Os valores morais tradicionais, herdados do cristianismo e do platonismo, impõem uma concepção dicotômica da realidade, separando corpo e pensamento, reforçando um ideal de renúncia que enfraquece o potencial vital dos indivíduos. Na "Genealogia da Moral", Nietzsche explora como os valores morais surgiram a partir de um ressentimento dos fracos contra os fortes, instaurando uma inversão de valores que enaltece a fraqueza e condena a potência da vida.

"Os fracos impuseram sua moralidade ao mundo, uma moralidade que nega a força, que diz 'não' à vida e aos instintos naturais."
(Nietzsche, em 'Genealogia da Moral')

Nietzsche propõe a superação da moral tradicional por meio da transvaloração de todos os valores, que consiste na afirmação do corpo e na afirmação da vida, em sua plenitude e seu caos. Em vez de nos guiarmos por normas externas que ditam o que é certo ou errado, ele propõe que nos orientemos por nosso próprio corpo e suas intensidades. É por meio da experiência do corpo que cada indivíduo vivencia de forma singular o que lhe fortalece ou o que lhe enfraquece.

Deste modo, deixamos orientar nossos valores pela moral normativa, e passamos a dar vazão para nosso corpo e nossas próprias experiências. Vamos percebendo o que nos faz bem e o que não nos faz bem, o que nos expande e o que nos contrai, o que nos alegra e o que nos entristece. Com isso, podemos traçar novos caminhos para a vida, que não estejam determinados por uma moral, mas que se relacionam com nossas próprias experiências.

"Por trás dos teus pensamentos e sentimentos, irmão, há um poderoso soberano, um sábio desconhecido - ele se chama Si-mesmo. Em teu corpo habita ele, teu corpo é ele. Há mais razão em teu corpo do que em tua melhor sabedoria."
(Nietzsche, em 'Assim falou Zaratustra')

O corpo, segundo Nietzsche, não é apenas um instrumento passivo, mas uma instância ativa de avaliação da própria existência.
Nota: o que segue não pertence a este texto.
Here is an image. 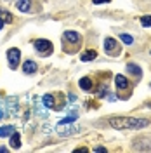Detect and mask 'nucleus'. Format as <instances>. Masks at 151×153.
Wrapping results in <instances>:
<instances>
[{
  "label": "nucleus",
  "mask_w": 151,
  "mask_h": 153,
  "mask_svg": "<svg viewBox=\"0 0 151 153\" xmlns=\"http://www.w3.org/2000/svg\"><path fill=\"white\" fill-rule=\"evenodd\" d=\"M94 152H95V153H97V152H101V153H106L108 150H106V148H103V146H95V148H94Z\"/></svg>",
  "instance_id": "nucleus-21"
},
{
  "label": "nucleus",
  "mask_w": 151,
  "mask_h": 153,
  "mask_svg": "<svg viewBox=\"0 0 151 153\" xmlns=\"http://www.w3.org/2000/svg\"><path fill=\"white\" fill-rule=\"evenodd\" d=\"M0 18L4 19V23H12V16L7 10H0Z\"/></svg>",
  "instance_id": "nucleus-18"
},
{
  "label": "nucleus",
  "mask_w": 151,
  "mask_h": 153,
  "mask_svg": "<svg viewBox=\"0 0 151 153\" xmlns=\"http://www.w3.org/2000/svg\"><path fill=\"white\" fill-rule=\"evenodd\" d=\"M2 117H4V111H2V110H0V120H2Z\"/></svg>",
  "instance_id": "nucleus-26"
},
{
  "label": "nucleus",
  "mask_w": 151,
  "mask_h": 153,
  "mask_svg": "<svg viewBox=\"0 0 151 153\" xmlns=\"http://www.w3.org/2000/svg\"><path fill=\"white\" fill-rule=\"evenodd\" d=\"M68 99H70L71 103H75V101H76V96L75 94H70V96H68Z\"/></svg>",
  "instance_id": "nucleus-23"
},
{
  "label": "nucleus",
  "mask_w": 151,
  "mask_h": 153,
  "mask_svg": "<svg viewBox=\"0 0 151 153\" xmlns=\"http://www.w3.org/2000/svg\"><path fill=\"white\" fill-rule=\"evenodd\" d=\"M19 59H21V51L18 47H12L7 51V61H9V66L12 70H16L19 65Z\"/></svg>",
  "instance_id": "nucleus-3"
},
{
  "label": "nucleus",
  "mask_w": 151,
  "mask_h": 153,
  "mask_svg": "<svg viewBox=\"0 0 151 153\" xmlns=\"http://www.w3.org/2000/svg\"><path fill=\"white\" fill-rule=\"evenodd\" d=\"M66 125L68 127H64L63 124H59L57 129H56V132L59 134V136H71V134L80 132V127H78V125H71V124H66Z\"/></svg>",
  "instance_id": "nucleus-5"
},
{
  "label": "nucleus",
  "mask_w": 151,
  "mask_h": 153,
  "mask_svg": "<svg viewBox=\"0 0 151 153\" xmlns=\"http://www.w3.org/2000/svg\"><path fill=\"white\" fill-rule=\"evenodd\" d=\"M141 25L144 26V28L151 26V16H142V18H141Z\"/></svg>",
  "instance_id": "nucleus-20"
},
{
  "label": "nucleus",
  "mask_w": 151,
  "mask_h": 153,
  "mask_svg": "<svg viewBox=\"0 0 151 153\" xmlns=\"http://www.w3.org/2000/svg\"><path fill=\"white\" fill-rule=\"evenodd\" d=\"M10 146L14 150H18L19 146H21V137H19V132H16V131L10 134Z\"/></svg>",
  "instance_id": "nucleus-11"
},
{
  "label": "nucleus",
  "mask_w": 151,
  "mask_h": 153,
  "mask_svg": "<svg viewBox=\"0 0 151 153\" xmlns=\"http://www.w3.org/2000/svg\"><path fill=\"white\" fill-rule=\"evenodd\" d=\"M127 71H130L132 75L139 76V78H141V75H142V70H141L139 66H137L135 63H129V65H127Z\"/></svg>",
  "instance_id": "nucleus-12"
},
{
  "label": "nucleus",
  "mask_w": 151,
  "mask_h": 153,
  "mask_svg": "<svg viewBox=\"0 0 151 153\" xmlns=\"http://www.w3.org/2000/svg\"><path fill=\"white\" fill-rule=\"evenodd\" d=\"M33 45H35V49H37V52L42 54V56H50L52 51H54L52 44H50L49 40H45V38H38V40H35Z\"/></svg>",
  "instance_id": "nucleus-2"
},
{
  "label": "nucleus",
  "mask_w": 151,
  "mask_h": 153,
  "mask_svg": "<svg viewBox=\"0 0 151 153\" xmlns=\"http://www.w3.org/2000/svg\"><path fill=\"white\" fill-rule=\"evenodd\" d=\"M0 152H2V153H5V152H7V148H5V146H0Z\"/></svg>",
  "instance_id": "nucleus-24"
},
{
  "label": "nucleus",
  "mask_w": 151,
  "mask_h": 153,
  "mask_svg": "<svg viewBox=\"0 0 151 153\" xmlns=\"http://www.w3.org/2000/svg\"><path fill=\"white\" fill-rule=\"evenodd\" d=\"M115 84H116L118 89H127V87H129V80L123 75H116L115 76Z\"/></svg>",
  "instance_id": "nucleus-9"
},
{
  "label": "nucleus",
  "mask_w": 151,
  "mask_h": 153,
  "mask_svg": "<svg viewBox=\"0 0 151 153\" xmlns=\"http://www.w3.org/2000/svg\"><path fill=\"white\" fill-rule=\"evenodd\" d=\"M75 120H76V115H71V117H64V118H63V120H61L59 124H63V125H66V124H73Z\"/></svg>",
  "instance_id": "nucleus-19"
},
{
  "label": "nucleus",
  "mask_w": 151,
  "mask_h": 153,
  "mask_svg": "<svg viewBox=\"0 0 151 153\" xmlns=\"http://www.w3.org/2000/svg\"><path fill=\"white\" fill-rule=\"evenodd\" d=\"M94 57H97V52H95L94 49H89V51H85V52H82V56H80V59L82 61H92Z\"/></svg>",
  "instance_id": "nucleus-8"
},
{
  "label": "nucleus",
  "mask_w": 151,
  "mask_h": 153,
  "mask_svg": "<svg viewBox=\"0 0 151 153\" xmlns=\"http://www.w3.org/2000/svg\"><path fill=\"white\" fill-rule=\"evenodd\" d=\"M104 49H106V52L111 54V56H118V54H120V44H116V40L111 38V37H108L104 40Z\"/></svg>",
  "instance_id": "nucleus-4"
},
{
  "label": "nucleus",
  "mask_w": 151,
  "mask_h": 153,
  "mask_svg": "<svg viewBox=\"0 0 151 153\" xmlns=\"http://www.w3.org/2000/svg\"><path fill=\"white\" fill-rule=\"evenodd\" d=\"M120 38H122V42L125 44V45H130V44L134 42V38L130 37L129 33H122V35H120Z\"/></svg>",
  "instance_id": "nucleus-17"
},
{
  "label": "nucleus",
  "mask_w": 151,
  "mask_h": 153,
  "mask_svg": "<svg viewBox=\"0 0 151 153\" xmlns=\"http://www.w3.org/2000/svg\"><path fill=\"white\" fill-rule=\"evenodd\" d=\"M80 89H82V91H85V92H89V91L92 89V80H90L89 76L80 78Z\"/></svg>",
  "instance_id": "nucleus-10"
},
{
  "label": "nucleus",
  "mask_w": 151,
  "mask_h": 153,
  "mask_svg": "<svg viewBox=\"0 0 151 153\" xmlns=\"http://www.w3.org/2000/svg\"><path fill=\"white\" fill-rule=\"evenodd\" d=\"M16 7H18L21 12H28L30 7H31V0H19L18 4H16Z\"/></svg>",
  "instance_id": "nucleus-13"
},
{
  "label": "nucleus",
  "mask_w": 151,
  "mask_h": 153,
  "mask_svg": "<svg viewBox=\"0 0 151 153\" xmlns=\"http://www.w3.org/2000/svg\"><path fill=\"white\" fill-rule=\"evenodd\" d=\"M2 28H4V19L0 18V30H2Z\"/></svg>",
  "instance_id": "nucleus-25"
},
{
  "label": "nucleus",
  "mask_w": 151,
  "mask_h": 153,
  "mask_svg": "<svg viewBox=\"0 0 151 153\" xmlns=\"http://www.w3.org/2000/svg\"><path fill=\"white\" fill-rule=\"evenodd\" d=\"M42 101H44V105L47 108H56V101H54V96L52 94H45L42 97Z\"/></svg>",
  "instance_id": "nucleus-14"
},
{
  "label": "nucleus",
  "mask_w": 151,
  "mask_h": 153,
  "mask_svg": "<svg viewBox=\"0 0 151 153\" xmlns=\"http://www.w3.org/2000/svg\"><path fill=\"white\" fill-rule=\"evenodd\" d=\"M95 5H101V4H108V2H111V0H92Z\"/></svg>",
  "instance_id": "nucleus-22"
},
{
  "label": "nucleus",
  "mask_w": 151,
  "mask_h": 153,
  "mask_svg": "<svg viewBox=\"0 0 151 153\" xmlns=\"http://www.w3.org/2000/svg\"><path fill=\"white\" fill-rule=\"evenodd\" d=\"M64 40L71 42V44H80L82 37H80V33H76V31H64Z\"/></svg>",
  "instance_id": "nucleus-7"
},
{
  "label": "nucleus",
  "mask_w": 151,
  "mask_h": 153,
  "mask_svg": "<svg viewBox=\"0 0 151 153\" xmlns=\"http://www.w3.org/2000/svg\"><path fill=\"white\" fill-rule=\"evenodd\" d=\"M7 106H9V110L14 113L16 110H18V101H16V97H9L7 99Z\"/></svg>",
  "instance_id": "nucleus-16"
},
{
  "label": "nucleus",
  "mask_w": 151,
  "mask_h": 153,
  "mask_svg": "<svg viewBox=\"0 0 151 153\" xmlns=\"http://www.w3.org/2000/svg\"><path fill=\"white\" fill-rule=\"evenodd\" d=\"M37 63L35 61H31V59H28V61H24V65H23V71L26 73V75H33V73H37Z\"/></svg>",
  "instance_id": "nucleus-6"
},
{
  "label": "nucleus",
  "mask_w": 151,
  "mask_h": 153,
  "mask_svg": "<svg viewBox=\"0 0 151 153\" xmlns=\"http://www.w3.org/2000/svg\"><path fill=\"white\" fill-rule=\"evenodd\" d=\"M110 125L115 129H144L150 125V120L135 117H113L110 118Z\"/></svg>",
  "instance_id": "nucleus-1"
},
{
  "label": "nucleus",
  "mask_w": 151,
  "mask_h": 153,
  "mask_svg": "<svg viewBox=\"0 0 151 153\" xmlns=\"http://www.w3.org/2000/svg\"><path fill=\"white\" fill-rule=\"evenodd\" d=\"M12 132H14V127H12V125H5V127H0V137L10 136Z\"/></svg>",
  "instance_id": "nucleus-15"
}]
</instances>
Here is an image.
Conforme a filosofia dionisíaca e criadora, em vez de se orientar por normas externas impostas pela moral tradicional, o indivíduo deve se guiar por suas experiências corporais, que vão lhe indicar o que é bom ou ruim para si. Assim concebe-se a vida não como algo pronto e determinado, mas como obra de arte que se faz e refaz a cada momento.

"A ética nietzschiana é uma ética da experimentação, uma ética da vida como obra de arte."
(Deleuze, em 'Nietzsche e a Filosofia')

Nietzsche nos convida a uma postura ativa diante da existência, rejeitando os valores morais que nos limitam para afirmar aquilo que nos fortalece. A superação da moral não é um simples abandono das normas, mas uma transvaloração que coloca o corpo e suas potências no papel de criar de novos valores e experimentar novos modos de vida, mais salutares, potentes e criativos.


Referências:
DELEUZE, Gilles. Nietzsche e a Filosofia. Rio de Janeiro: Ed. UFRJ, 2006.
NIETZSCHE, Friedrich. Além do Bem e do Mal. São Paulo: Companhia das Letras, 2011.
NIETZSCHE, Friedrich. Assim falou Zaratustra. São Paulo: Companhia das Letras, 2011.
NIETZSCHE, Friedrich. Aurora: reflexões sobre os preconceitos morais. São Paulo: Companhia de Bolso, 2016.
NIETZSCHE, Friedrich. Genealogia da Moral: um escrito polêmico. São Paulo: Companhia das Letras, 2018.